• Given passage:
The term Scandinavian Defense originates from an opening in chess where the Black chess player performs a counter attack to avoid the initial traps set by the White player to control the center pieces of the game. This release was heavily inspired from this chess opening. The concept of EDRs work similar to that of a white player in Chess, where the white player can execute the first move and try to control where the game leads. EDRs in general have the same benefit of loading its userland DLL directly from the kernel on the first thread creation of a process and add traps to various locations in memory to control how the shellcode executes. Our main aim here is to avoid all the traps from the EDR and control the core of the process which resides in ntdll.dll. It was observed during research that some EDRs tend to hook the Process Environment Block (PEB), Import Address Tables and Export Address Tables of ntdll.dll, kernel32.dll and kernelbase.dll apart from the usual jump-based hooks in the RX region. Most shellcodes read the LDR_DATA_TABLE_ENTRY in the PEB to extract the base address of ntdll and kernel32. However, if the PEB is hooked, then the base addresses stored in this location would be different. Some EDRs map a custom RX region of kernel32 and ntdll in memory while enabling Page Guards on them, and the addresses for these manually mapped regions are written to the PEB. The moment a shellcode tries to read the PEB and hop on to the RX/EAT region of the dll, the shellcode lands into the Page Guarded region eventually raising an exception and this exception is caught by the EDR’s userland DLL using Vectored Exception Handler. Once the exception is caught, the userand DLL can check the registers and stack to identify where the call originated from and kill it instantly.
It was also observed that even though there are kernel callbacks to identify a DLL loaded into memory, some EDRs hook LdrLoadDll and LoadLibrary to check where the API call is originating from. If the originating region is from a user allocated RX/RWX region, the process would be eventually terminated after sending in the telemetry to the EDR’s console. Most generic reflective DLLs will basically be killed at this point which call LoadLibraryA to load Dlls into memory. Another minor issue here would be the trap from ETWTI sensors which can check the stack frame to identify where the call is originating from. If the call made to NTAPI with spoofed argument itself is originating from user allocated RX/RWX region, unbacked by a module on disk, that itself triggers an anomaly for certain EDRs capturing stack telemtry via ETWTI or even the userland hooks in this case. There is no known public technique which evades such detections simultaneously on userland and the kernel, however upon further research, it was observed that the EPROCESS block of a process actually stores various regions of ntdll.dll spread across into various structures. If one can find this region and it’s offset, it becomes extremely easy to find the legitimate ntdll’s base address into memory and then further utilize it to extract other metadata of ntdll, kernel32 and kernelbase. The EPROCESS information can be dumped from windbg in the kernel mode using kdextensions.

• Input records:
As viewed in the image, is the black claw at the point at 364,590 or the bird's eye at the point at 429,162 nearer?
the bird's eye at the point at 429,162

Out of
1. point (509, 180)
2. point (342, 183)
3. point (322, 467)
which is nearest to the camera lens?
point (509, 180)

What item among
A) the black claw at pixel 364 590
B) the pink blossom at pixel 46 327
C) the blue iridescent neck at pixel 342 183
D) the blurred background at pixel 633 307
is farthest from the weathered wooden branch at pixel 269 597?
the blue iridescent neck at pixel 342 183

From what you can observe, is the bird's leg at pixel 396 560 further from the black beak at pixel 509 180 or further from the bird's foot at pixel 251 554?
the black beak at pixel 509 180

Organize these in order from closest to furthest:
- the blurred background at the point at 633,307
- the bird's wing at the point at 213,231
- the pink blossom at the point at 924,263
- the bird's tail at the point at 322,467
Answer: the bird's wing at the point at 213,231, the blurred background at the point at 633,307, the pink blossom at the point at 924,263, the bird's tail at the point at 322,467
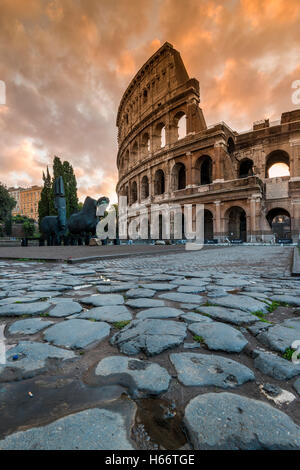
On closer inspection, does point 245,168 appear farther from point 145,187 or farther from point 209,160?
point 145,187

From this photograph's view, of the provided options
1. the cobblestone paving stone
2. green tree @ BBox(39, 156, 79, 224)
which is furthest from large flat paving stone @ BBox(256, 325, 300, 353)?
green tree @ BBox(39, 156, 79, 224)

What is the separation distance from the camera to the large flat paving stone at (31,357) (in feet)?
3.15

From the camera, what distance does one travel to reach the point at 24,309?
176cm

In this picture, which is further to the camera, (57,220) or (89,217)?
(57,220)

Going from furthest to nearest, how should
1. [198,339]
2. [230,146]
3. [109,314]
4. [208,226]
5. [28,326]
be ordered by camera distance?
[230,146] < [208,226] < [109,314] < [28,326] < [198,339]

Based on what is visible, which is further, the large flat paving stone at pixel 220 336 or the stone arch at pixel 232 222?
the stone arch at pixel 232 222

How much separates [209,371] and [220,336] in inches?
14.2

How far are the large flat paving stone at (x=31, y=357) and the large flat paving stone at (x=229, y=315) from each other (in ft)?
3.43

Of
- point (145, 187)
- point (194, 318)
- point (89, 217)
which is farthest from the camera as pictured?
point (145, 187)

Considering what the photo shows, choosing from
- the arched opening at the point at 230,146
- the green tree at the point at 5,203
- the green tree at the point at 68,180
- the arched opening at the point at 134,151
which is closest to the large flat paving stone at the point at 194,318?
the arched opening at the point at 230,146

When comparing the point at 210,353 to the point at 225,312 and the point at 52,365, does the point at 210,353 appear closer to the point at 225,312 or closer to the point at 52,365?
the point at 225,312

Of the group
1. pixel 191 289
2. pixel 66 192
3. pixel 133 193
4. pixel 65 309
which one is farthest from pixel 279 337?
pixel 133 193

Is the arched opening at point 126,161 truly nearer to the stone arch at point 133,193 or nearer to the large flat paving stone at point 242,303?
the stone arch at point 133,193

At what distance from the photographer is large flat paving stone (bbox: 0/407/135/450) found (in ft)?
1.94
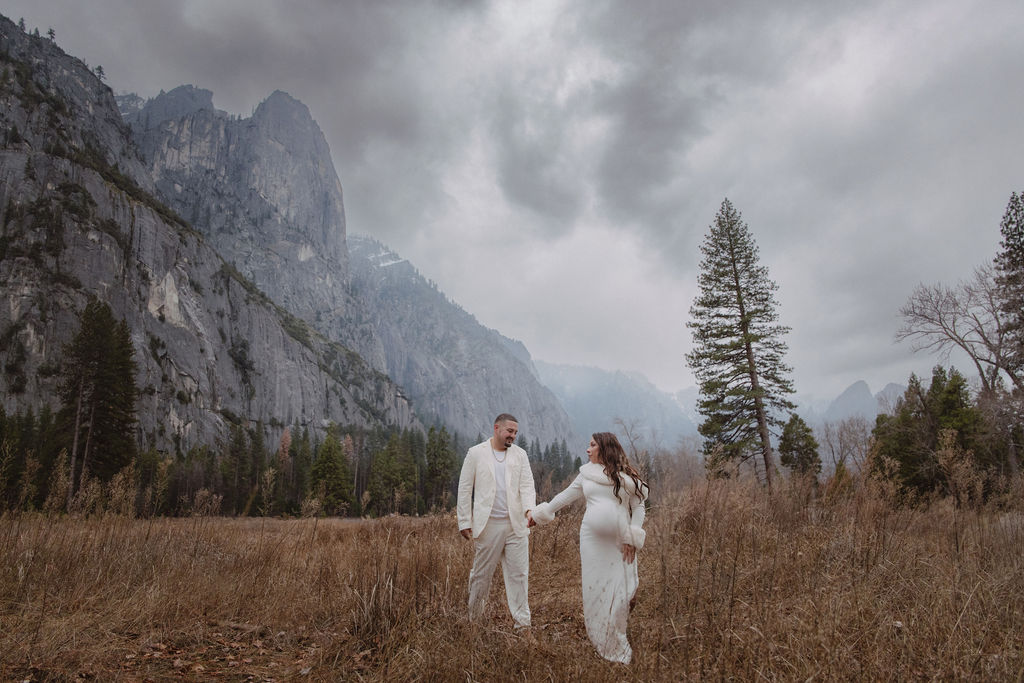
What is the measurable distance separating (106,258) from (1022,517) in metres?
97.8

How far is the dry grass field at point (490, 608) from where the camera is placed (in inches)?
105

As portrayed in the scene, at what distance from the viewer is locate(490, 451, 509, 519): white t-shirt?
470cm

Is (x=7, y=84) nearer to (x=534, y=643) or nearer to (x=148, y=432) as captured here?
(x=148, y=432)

• Task requirements:
[1] Show each line of the listing that contains the word "claw".
[2] Proceed with the passage on slipping past EDR traps to reach ntdll.dll, picking up after its last sentence.

• In response:
[1]
As viewed in the image, is the black claw at the point at 364,590 or the bird's eye at the point at 429,162 nearer?
A) the black claw at pixel 364 590

[2]
If all of the previously mentioned traps are bypassed, there still resides an issue of extracting the correct NTAPI function pointers from the EAT as the EAT of ntdll will also be hooked. Walking the EAT and extracting the function pointer leads down to a rabbit hole since all the original function pointers are overwritten with an address belonging to the Page Guarded region of the userland DLL, thus executing another hit to the trap. However, this can be evaded by unhooking the EDR’s dll before extracting information from the EAT.
Another major detection of the badger was the way how the PIC bootstrapped itself into memory. The v1.1 release stopped the use of reflective DLLs, however there was still an issue of reallocation of the boostrapped stage/PE. This was only a problem with Elastic EDR where any execution of API from an unbacked DLL on disk was killed by Elastic. Badger by itself does not perform any module stomping and the v1.1 release of badger reallocated itself using the initially executed PIC. Upon reversing the Elastic’s kernel driver, it was observed that when you module stomp and execute the badger’s PIC, the detection from Elastic’s ETWTI sensors existed due to the fact that badger’s PIC reallocated itself to a new section which was unbacked.
The stageless ‘stealth’ shellcode of the badger and the staged shellcode, both starting from v1.2 unhook the EDR’s dll as well as use custom techniques to find the address of ntdll.dll into memory. Make note that the stealth shellcode only works on x64 versions of windows except on Server 2012. For this reason, the default version still exists which will still evade most traps on x86 and x64 except the unhooking of the DLL. Once the EDR’s DLL is unhooked, an operator should be able to use all NTAPI and WinAPI calls without having to worry about any hooks in the EAT or jump instructions in the RX region of the system DLLs. Another major update to evade the Elastic EDR detections were to change the way PIC gets executed into memory. In order to avoid this detection, badger now uses a fully custom PE compiled using a modded version of Mingw GCC Compiler which changes the way how the PE and it’s sections are generated. This means that the PIC will not allocate any new memory and resuse the existing one allocated by the operator to remap itself into memory which will still be backed by the operator’s stomped module. This technique wouldn’t have been possible with reflective DLL’s as that led to a loader lock. However, make note that only virtually allocated regions can be remapped. Memory regions mapped using NtMapViewOfSection do not allow remapping without unmapping first, and thus in this case there will still be another memory allocation by the badger. However, the operator doesn’t need to worry about this. The only care the operator has to take is to not unmap or erase the region they allocated themselves. This is due to the fact that starting from v1.2 release, badger takes care of it’s PIC as well as every memory which, the badger, or the operator allocates for it. There are several sample shellcode loaders provided in the package of Brute Ratel in the ‘adhoc_scripts/shellcode_loader_samples’ directory which can be used to generate custom sideloadable DLLs as well as the examples can be used as a reference to make changes to your own loader. This is also available on github Brute-Ratel-C4-Community-Kit.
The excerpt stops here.